11] Décomposition

6.4K 732 10
                                    



Lorsqu'elle remet enfin les plaques de béton en place, Ange est littéralement épuisée et recouverte de terre. Elle a le souffle court et la tête qui tourne légèrement d'avoir dû être aussi efficace. Mais ça y est. Elle a terminé ce pour quoi elle était venue.

Elle lève les yeux vers le ciel. La nuit commence à laisser place à l'aurore. L'horizon devient légèrement claire et les étoiles deviennent de plus en plus invisibles.
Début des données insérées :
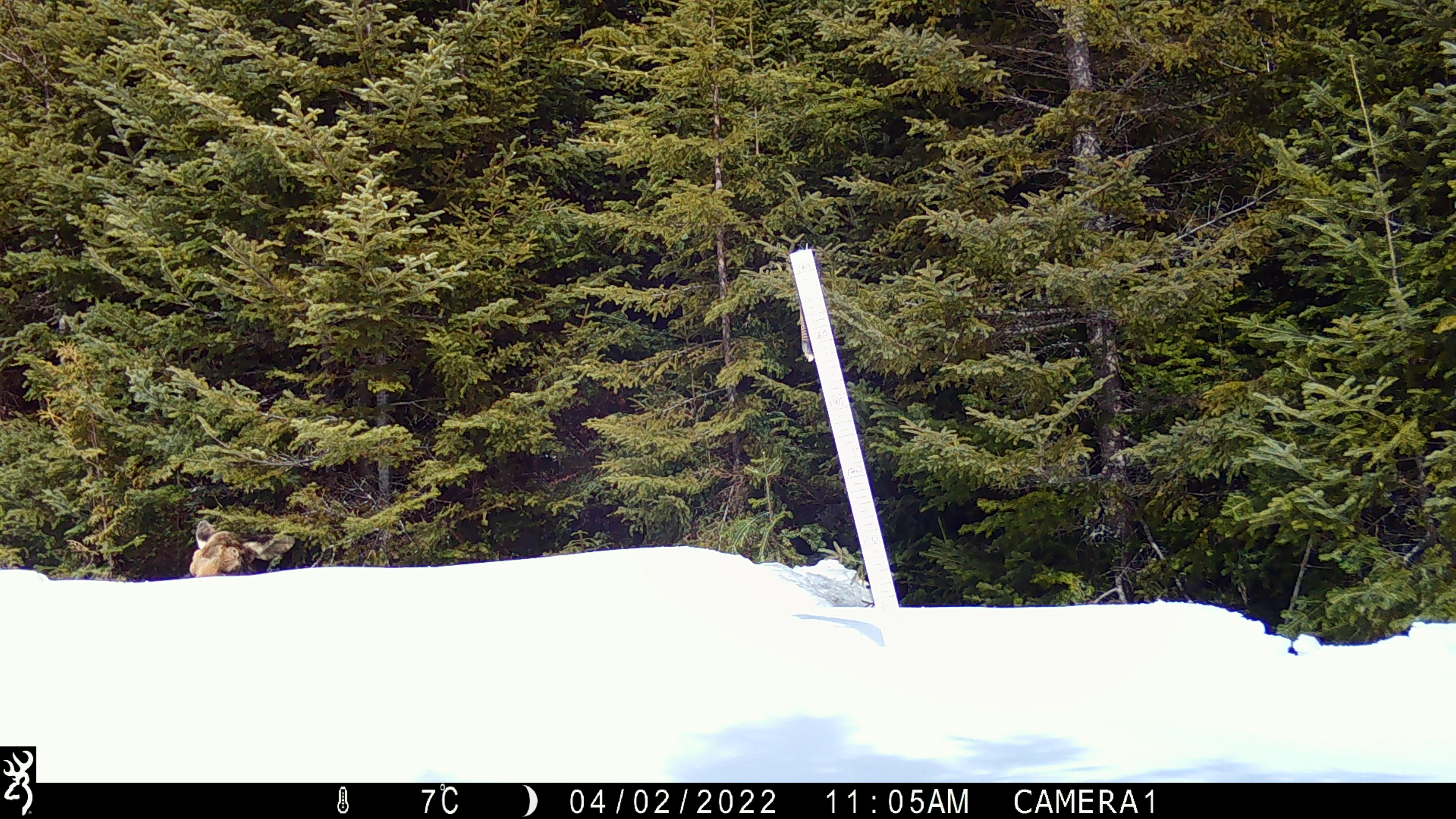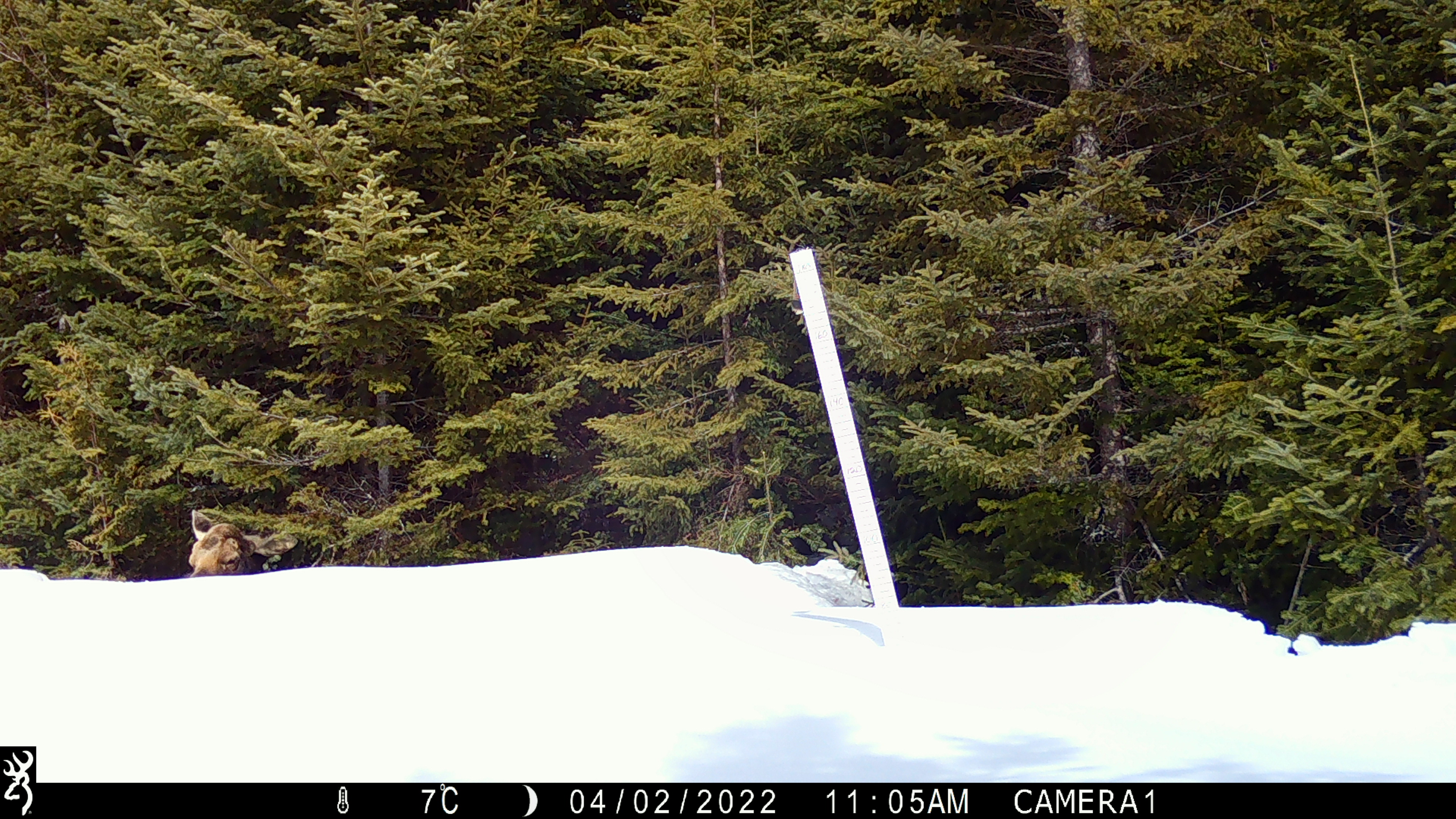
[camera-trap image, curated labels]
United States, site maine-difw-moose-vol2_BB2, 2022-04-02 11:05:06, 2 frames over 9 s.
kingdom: Animalia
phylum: Chordata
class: Mammalia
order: Artiodactyla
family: Cervidae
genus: Alces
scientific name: Alces alces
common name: moose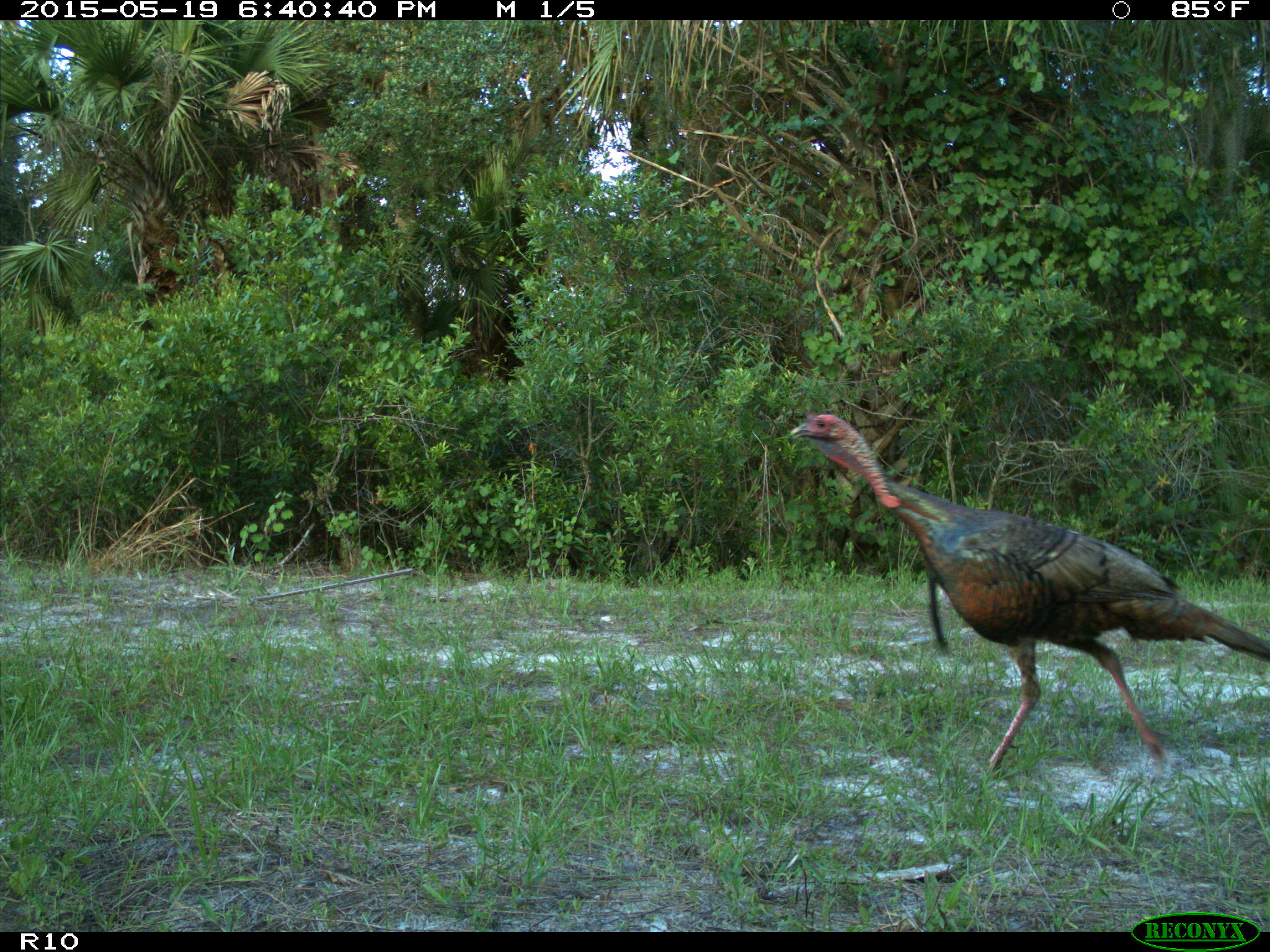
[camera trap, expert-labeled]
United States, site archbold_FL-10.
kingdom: Animalia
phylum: Chordata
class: Aves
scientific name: Aves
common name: birds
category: unidentified bird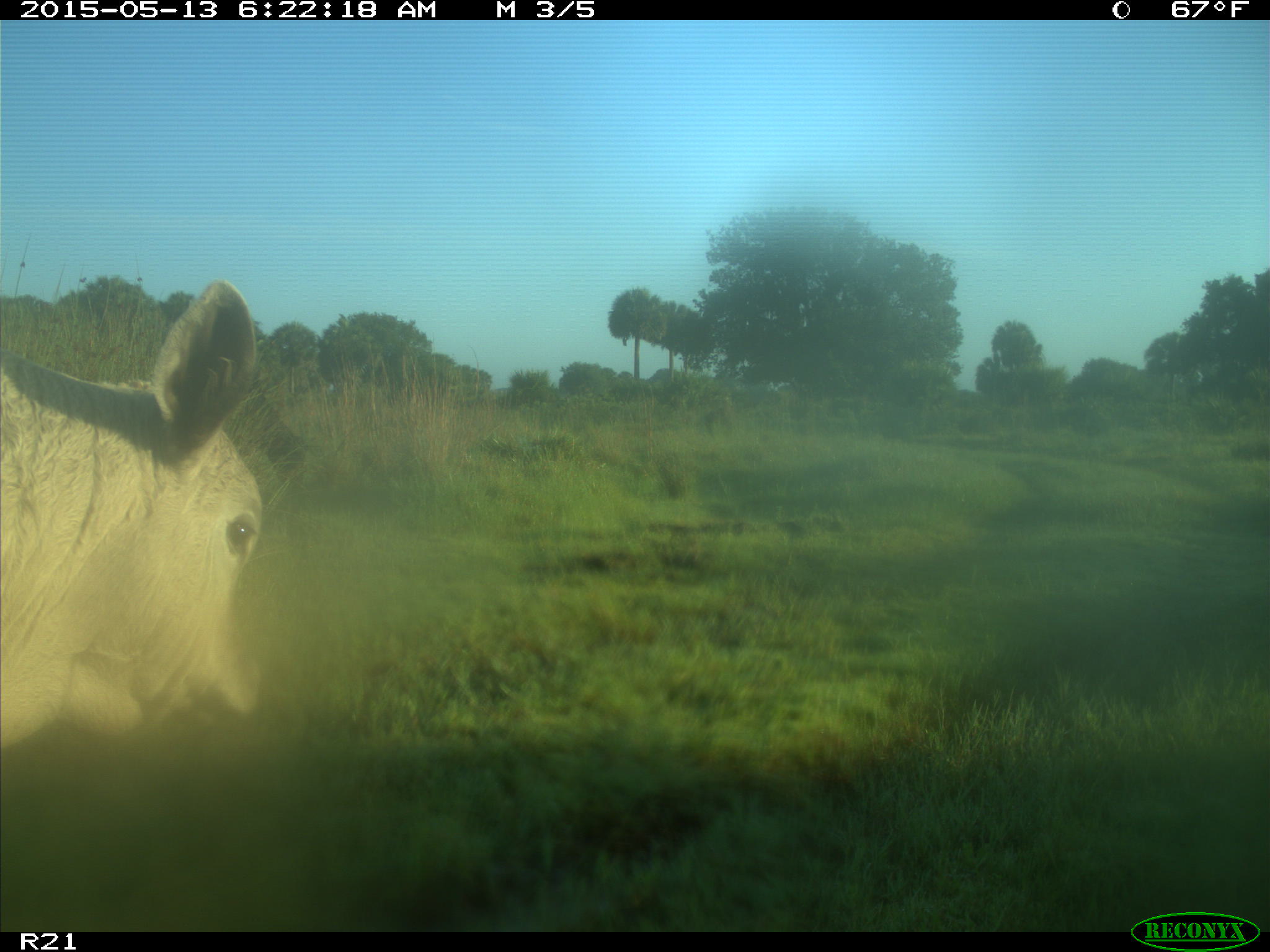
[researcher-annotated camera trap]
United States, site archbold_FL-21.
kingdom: Animalia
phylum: Chordata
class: Mammalia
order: Artiodactyla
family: Bovidae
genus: Bos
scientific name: Bos taurus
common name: domestic cow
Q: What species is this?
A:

Elle tourne alors son visage la tombe de sa sœur, qu'elle s'était refusée de regarder depuis qu'elle était arrivée.
N'importe qui l'imaginerait au ciel, paisiblement, mais pas Ange. Ange sait que ce sont des conneries que l'on raconte aux enfants pour les empêcher d'avoir peur du noir, mais la réalité est que sous ses pieds, il y a le cadavre de sa sœur qui est en train de se faire manger par des vers grouillants.
À quel stade en est la décomposition?
Sa peau a t'elle commencé à fondre? Ses yeux à tomber dans ses orbites? Ses muscles à se rétracter? Ses organes à pourrir?...
Elle était si belle? Elle a toujours été si belle.
Même si tout le monde disait que les deux sœurs se ressemblaient comme deux gouttes d'eau à l'exception de leurs yeux, en réalité c'était faux. Elles ne se ressemblaient pas. Sa sœur était douceur, timidité et amour. Elle n'est que férocité, détermination et haine.
Elles étaient les antonymes parfaits l'une de l'autre, et c'est sans doute pour ça qu'Ange aimait autant sa cadette. Parce qu'au fond c'était sa part de lumière...

Elle se met à genoux et tend lentement la main et la pose sur les plaques de béton qui recouvrent sa tombe:

-Oh ma chérie... je suis désolée. Tellement désolée.

Les sanglots qu'elle avait retenu jusqu'à présent se mettent à monter et à la submerger malgré elle.
Des larmes incontrôlables se mettent à couler le long de ses joues froides et salies par la terre, formant une sorte de gadoue sur sa peau.

-Tout est ma faute. Si... si j'étais restée au près de toi tu serai toujours là. Je t'aurai protégée. Comme je l'avais toujours fait. Oh ma chérie... Je... je t'aimais tellement. Je t'aimais tellement...

Elle retire sa main des plaques et vient essuyer ses larmes de revers de sa manche en reniflant puis se relève, les yeux secs.

Elle doit partir. Elle n'a pas le temps de se morfondre sur quelque que chose que dans tous les cas elle ne pourra pas changer.
Elle attrape la pelle et après un dernier regard se met à faire le chemin inverse par lequel elle est arrivée jusqu'ici.